# [Prompt 1]
Reproduce the part of the egg guide that begins at the words "6. Start beating" and stops after "with other ingredients.".
# [Prompt 2]
According to the egg guide, how long should eggs be cooked for medium-boiled?

# [Excerpt]
======

To follow are the basics on how to prepare eggs in a variety of ways.

Ingredients

Quantity Ingredient
see method for ingredients

Method

  1. To buy and store: Eggs are bought graded according to weight; the medium ones are used in most recipes unless otherwise stated. Choose the freshest eggs possible by purchasing them from a busy shop with a fast turnover. A fresh egg when broken into a saucer should be quite highly domed, with the white thick and compact.
  2. Never wash eggs before storing as this will destroy the natural protective film over the shells; store them in the refrigerator away from highly flavoured foods as the shells are porous and absorb odours. Place the pointed ends down to allow the air space at the rounded end to ‘breathe’.
  3. Egg whites can be stored for 2–3 weeks in an airtight container in the refrigerator. To use: measure 1½ tablespoons for each egg white. Egg yolks may be covered with water, and refrigerated. Use within 5 days.
  4. For best results in cooking, remove eggs from the refrigerator for a few hours before using. Eggs used at room temperature mix with other ingredients more readily and the whites whisk to a greater volume.
  5. To whisk egg whites: These can be beaten by hand, with a whisk or rotary beater, or using an electric mixer. Whether you beat egg whites by hand or use a machine the basic principle is the same. The bowl and beater should be very clean, and the whites have no trace of yolk.
  6. Start beating slowly until a soft foam forms, then add a pinch of salt and ½ teaspoon cream of tartar for 4 egg whites. Gradually increase the beating speed and circulate the beaters right round the bowl, to incorporate all the egg white and beat in as much air as possible. Beat until the whites are glossy and creamy. Their volume by now should be 7 times greater than when you started beating and should hold a soft peak when the beater is raised. Stop beating before the whites form very stiff peaks as they become dry and brittle and will not mix well with other ingredients.
  7. Baked eggs: Butter small ramekins and break an egg into each. Season with salt and freshly ground white pepper, cover with 1 teaspoon warm cream or melted butter, and bake in a preheated moderate oven for 8–10 minutes until the white is set and the yolk still runny.
  8. Diced bacon, ham, salami or chopped spinach may be placed in the bottom of each ramekin before adding the egg if you wish. Cheese can be sprinkled over the egg before adding the cream or butter.
  9. Boiled eggs: Place eggs in a pan with cold water to cover. Bring to the boil and cook for 3 minutes for soft-boiled, 4 minutes for medium-boiled and 10 minutes for hard-boiled. Cool hard-boiled eggs rapidly under cold running water and tap gently all over to crack the shell and prevent an unsightly dark ring forming around the yolk. Store shelled hard-boiled eggs in cold water in the refrigerator.

======

# [Excerpted records]

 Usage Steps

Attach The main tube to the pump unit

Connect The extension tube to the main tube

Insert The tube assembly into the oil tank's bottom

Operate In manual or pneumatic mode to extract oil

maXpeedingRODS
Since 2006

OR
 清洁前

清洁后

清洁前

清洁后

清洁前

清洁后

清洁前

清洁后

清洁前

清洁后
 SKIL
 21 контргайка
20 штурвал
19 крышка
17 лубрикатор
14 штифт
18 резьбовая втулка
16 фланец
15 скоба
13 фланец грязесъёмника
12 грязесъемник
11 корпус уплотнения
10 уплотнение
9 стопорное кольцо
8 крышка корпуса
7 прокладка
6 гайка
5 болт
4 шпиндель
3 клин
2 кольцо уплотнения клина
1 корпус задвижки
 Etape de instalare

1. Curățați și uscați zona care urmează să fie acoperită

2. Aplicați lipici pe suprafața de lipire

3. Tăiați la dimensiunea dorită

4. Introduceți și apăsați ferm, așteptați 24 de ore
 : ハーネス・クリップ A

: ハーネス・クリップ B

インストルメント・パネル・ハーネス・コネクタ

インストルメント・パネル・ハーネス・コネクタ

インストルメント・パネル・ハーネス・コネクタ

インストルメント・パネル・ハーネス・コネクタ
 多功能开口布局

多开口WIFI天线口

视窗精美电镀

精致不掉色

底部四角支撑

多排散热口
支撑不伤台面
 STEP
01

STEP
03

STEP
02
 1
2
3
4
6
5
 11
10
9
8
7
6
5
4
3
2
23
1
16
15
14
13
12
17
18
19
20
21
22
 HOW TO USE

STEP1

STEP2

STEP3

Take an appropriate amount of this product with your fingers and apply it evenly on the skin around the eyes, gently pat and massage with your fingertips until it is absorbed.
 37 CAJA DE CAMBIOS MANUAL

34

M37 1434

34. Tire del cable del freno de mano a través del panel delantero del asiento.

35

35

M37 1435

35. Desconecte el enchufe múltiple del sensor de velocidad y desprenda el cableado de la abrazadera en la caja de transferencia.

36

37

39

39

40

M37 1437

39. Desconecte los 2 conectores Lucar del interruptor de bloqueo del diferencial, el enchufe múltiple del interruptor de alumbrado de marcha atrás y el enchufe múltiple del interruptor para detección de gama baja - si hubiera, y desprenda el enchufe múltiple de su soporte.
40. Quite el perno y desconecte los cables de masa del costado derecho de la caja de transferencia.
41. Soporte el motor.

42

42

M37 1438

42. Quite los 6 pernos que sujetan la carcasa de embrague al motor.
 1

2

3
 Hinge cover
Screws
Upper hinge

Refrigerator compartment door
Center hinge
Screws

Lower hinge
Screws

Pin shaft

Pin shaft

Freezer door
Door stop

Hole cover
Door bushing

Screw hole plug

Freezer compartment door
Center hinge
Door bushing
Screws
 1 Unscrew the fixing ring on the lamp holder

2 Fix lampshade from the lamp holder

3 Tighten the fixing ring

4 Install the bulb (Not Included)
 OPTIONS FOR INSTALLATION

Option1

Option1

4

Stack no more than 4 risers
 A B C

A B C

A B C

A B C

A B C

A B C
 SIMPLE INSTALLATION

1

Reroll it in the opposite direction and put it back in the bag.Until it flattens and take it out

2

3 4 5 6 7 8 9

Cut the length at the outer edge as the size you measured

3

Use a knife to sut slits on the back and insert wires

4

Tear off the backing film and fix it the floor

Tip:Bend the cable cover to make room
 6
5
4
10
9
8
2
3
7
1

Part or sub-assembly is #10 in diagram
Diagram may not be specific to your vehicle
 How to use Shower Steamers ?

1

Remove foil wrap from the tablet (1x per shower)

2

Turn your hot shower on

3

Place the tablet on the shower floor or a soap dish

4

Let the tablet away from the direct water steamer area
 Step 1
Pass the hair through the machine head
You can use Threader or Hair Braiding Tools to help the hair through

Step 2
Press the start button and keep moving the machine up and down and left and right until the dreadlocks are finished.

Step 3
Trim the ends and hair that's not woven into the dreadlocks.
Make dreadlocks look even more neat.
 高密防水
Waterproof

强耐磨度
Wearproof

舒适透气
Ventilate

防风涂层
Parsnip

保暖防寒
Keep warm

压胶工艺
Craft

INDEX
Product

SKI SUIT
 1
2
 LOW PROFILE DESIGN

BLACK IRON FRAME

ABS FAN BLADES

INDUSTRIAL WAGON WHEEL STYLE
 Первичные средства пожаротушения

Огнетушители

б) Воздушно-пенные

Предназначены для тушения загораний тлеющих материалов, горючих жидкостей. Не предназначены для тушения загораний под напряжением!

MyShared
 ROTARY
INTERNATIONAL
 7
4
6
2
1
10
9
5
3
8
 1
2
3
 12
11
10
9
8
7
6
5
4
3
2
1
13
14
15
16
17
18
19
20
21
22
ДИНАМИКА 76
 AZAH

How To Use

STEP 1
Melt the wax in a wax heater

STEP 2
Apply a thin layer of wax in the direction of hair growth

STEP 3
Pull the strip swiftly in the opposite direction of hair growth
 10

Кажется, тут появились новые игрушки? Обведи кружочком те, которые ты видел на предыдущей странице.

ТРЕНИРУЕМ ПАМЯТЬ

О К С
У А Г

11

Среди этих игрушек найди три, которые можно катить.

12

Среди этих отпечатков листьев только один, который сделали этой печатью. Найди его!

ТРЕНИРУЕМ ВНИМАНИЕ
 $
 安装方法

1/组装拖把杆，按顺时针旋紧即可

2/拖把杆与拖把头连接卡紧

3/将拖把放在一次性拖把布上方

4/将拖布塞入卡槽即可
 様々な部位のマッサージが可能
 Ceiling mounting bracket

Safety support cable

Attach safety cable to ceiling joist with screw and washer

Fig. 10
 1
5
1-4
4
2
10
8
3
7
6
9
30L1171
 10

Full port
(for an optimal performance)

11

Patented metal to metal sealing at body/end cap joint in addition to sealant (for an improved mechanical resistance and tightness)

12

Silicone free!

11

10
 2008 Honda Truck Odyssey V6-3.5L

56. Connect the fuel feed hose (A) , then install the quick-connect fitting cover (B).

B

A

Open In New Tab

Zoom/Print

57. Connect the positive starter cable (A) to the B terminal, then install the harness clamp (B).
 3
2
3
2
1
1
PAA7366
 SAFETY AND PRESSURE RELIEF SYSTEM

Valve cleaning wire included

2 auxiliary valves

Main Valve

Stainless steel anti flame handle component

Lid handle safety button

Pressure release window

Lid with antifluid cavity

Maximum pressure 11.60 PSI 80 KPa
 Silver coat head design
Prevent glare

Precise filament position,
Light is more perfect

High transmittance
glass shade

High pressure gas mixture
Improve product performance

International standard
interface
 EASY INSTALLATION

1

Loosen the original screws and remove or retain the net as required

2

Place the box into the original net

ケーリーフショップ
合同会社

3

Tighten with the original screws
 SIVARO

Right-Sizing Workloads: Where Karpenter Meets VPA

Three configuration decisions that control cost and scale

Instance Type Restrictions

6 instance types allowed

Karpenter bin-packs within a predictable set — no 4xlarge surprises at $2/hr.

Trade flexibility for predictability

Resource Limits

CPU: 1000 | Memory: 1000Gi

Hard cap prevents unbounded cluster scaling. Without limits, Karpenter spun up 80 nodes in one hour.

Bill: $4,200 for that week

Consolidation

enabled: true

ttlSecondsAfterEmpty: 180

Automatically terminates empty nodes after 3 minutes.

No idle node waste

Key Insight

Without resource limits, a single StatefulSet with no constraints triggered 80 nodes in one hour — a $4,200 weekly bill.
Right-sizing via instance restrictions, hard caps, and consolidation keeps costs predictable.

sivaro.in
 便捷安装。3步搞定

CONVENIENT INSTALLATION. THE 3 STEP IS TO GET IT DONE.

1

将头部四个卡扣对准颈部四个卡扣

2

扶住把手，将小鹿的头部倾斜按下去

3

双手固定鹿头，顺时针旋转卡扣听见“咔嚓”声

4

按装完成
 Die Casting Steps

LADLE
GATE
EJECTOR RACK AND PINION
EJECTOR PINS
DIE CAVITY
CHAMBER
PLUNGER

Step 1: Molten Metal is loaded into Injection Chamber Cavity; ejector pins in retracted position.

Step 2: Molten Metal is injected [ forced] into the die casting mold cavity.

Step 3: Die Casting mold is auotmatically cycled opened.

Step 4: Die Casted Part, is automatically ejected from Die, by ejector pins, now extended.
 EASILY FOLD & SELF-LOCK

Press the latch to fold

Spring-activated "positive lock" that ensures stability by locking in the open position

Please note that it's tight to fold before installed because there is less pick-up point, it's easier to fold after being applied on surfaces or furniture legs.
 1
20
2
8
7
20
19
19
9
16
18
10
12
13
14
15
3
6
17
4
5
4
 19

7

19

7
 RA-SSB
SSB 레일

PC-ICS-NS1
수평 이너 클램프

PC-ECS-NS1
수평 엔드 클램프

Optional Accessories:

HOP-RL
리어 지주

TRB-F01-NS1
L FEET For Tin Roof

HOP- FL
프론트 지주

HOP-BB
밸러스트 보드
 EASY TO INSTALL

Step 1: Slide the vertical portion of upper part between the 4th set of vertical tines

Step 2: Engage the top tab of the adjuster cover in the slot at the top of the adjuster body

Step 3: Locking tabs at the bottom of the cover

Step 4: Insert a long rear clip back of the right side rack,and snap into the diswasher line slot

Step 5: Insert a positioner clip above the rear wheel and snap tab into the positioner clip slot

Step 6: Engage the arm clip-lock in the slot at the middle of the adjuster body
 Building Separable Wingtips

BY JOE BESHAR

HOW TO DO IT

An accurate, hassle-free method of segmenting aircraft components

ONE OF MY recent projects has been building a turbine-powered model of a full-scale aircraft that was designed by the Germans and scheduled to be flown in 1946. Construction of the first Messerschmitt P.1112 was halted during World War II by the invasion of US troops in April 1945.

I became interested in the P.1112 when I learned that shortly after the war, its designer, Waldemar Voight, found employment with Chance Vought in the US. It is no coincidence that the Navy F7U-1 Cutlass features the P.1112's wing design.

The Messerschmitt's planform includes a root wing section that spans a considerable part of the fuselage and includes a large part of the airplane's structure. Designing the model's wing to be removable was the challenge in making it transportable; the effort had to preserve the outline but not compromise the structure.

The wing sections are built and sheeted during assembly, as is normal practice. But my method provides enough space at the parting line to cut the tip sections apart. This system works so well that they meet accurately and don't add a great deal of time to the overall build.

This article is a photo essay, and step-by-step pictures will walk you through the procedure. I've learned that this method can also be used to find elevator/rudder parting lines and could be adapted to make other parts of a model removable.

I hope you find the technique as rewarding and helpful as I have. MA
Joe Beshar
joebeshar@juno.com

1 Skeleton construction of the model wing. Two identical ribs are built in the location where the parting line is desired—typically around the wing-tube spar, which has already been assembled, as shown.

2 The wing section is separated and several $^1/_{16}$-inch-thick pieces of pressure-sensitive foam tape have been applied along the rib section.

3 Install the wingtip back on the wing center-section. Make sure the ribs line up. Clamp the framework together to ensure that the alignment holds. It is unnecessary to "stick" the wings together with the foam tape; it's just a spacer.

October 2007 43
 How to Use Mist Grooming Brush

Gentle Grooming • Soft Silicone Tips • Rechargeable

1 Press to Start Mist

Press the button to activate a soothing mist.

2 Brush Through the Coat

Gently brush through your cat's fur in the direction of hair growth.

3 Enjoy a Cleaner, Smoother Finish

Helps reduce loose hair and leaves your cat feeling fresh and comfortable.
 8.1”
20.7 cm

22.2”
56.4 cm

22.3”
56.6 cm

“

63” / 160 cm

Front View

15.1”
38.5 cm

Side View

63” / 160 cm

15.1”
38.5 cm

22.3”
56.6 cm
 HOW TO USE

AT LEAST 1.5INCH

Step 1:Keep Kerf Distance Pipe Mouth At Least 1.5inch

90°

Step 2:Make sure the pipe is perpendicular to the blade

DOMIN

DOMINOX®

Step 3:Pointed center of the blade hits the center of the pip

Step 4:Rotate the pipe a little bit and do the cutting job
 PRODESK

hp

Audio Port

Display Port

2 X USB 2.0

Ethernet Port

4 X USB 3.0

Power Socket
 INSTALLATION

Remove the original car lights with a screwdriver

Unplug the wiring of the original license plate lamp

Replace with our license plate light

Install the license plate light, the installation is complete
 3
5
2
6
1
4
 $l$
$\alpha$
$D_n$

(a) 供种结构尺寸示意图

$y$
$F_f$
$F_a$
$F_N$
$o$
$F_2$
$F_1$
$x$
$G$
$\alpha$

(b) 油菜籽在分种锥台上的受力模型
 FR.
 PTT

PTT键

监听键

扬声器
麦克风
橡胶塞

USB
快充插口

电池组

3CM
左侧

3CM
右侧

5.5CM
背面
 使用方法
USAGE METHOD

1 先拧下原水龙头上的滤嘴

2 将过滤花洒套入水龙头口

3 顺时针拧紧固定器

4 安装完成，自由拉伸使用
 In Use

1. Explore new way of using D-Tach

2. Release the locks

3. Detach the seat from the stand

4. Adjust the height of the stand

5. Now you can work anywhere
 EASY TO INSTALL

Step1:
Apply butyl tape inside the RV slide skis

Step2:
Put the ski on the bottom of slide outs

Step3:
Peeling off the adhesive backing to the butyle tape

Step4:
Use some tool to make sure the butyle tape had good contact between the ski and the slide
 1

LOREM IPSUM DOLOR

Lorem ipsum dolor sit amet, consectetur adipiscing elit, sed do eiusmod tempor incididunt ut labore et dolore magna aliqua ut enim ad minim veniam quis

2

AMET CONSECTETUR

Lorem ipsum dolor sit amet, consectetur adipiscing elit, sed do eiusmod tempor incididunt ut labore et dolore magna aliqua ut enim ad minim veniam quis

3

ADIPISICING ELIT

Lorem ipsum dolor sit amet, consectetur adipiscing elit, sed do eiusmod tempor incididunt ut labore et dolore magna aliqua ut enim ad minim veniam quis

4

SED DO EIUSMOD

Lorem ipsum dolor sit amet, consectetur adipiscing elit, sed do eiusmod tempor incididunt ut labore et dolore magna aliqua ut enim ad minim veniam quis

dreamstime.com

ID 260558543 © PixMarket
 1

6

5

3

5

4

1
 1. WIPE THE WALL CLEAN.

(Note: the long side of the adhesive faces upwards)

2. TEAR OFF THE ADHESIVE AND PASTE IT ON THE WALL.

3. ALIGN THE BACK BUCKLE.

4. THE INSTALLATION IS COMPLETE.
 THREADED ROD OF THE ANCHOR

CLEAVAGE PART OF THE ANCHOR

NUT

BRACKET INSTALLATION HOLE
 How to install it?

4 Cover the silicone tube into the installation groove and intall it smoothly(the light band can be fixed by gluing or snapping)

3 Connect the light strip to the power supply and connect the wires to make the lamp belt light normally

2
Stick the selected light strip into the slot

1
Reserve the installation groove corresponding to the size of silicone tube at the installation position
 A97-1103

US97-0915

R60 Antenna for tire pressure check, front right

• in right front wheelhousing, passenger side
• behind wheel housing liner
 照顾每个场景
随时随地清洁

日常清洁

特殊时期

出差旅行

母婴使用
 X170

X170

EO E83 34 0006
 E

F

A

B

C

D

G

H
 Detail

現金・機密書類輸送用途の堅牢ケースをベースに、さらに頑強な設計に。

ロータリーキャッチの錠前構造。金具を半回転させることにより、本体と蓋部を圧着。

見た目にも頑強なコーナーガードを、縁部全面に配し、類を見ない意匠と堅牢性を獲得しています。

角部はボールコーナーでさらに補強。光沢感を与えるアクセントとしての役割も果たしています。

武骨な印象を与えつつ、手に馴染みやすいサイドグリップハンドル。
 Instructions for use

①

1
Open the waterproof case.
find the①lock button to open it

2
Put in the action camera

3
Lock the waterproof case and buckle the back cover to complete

======

# [Your response 1]
6. Start beating slowly until a soft foam forms, then add a pinch of salt and ½ teaspoon cream of tartar for 4 egg whites. Gradually increase the beating speed and circulate the beaters right round the bowl, to incorporate all the egg white and beat in as much air as possible. Beat until the whites are glossy and creamy. Their volume by now should be 7 times greater than when you started beating and should hold a soft peak when the beater is raised. Stop beating before the whites form very stiff peaks as they become dry and brittle and will not mix well with other ingredients.

# [Your response 2]
4 minutes.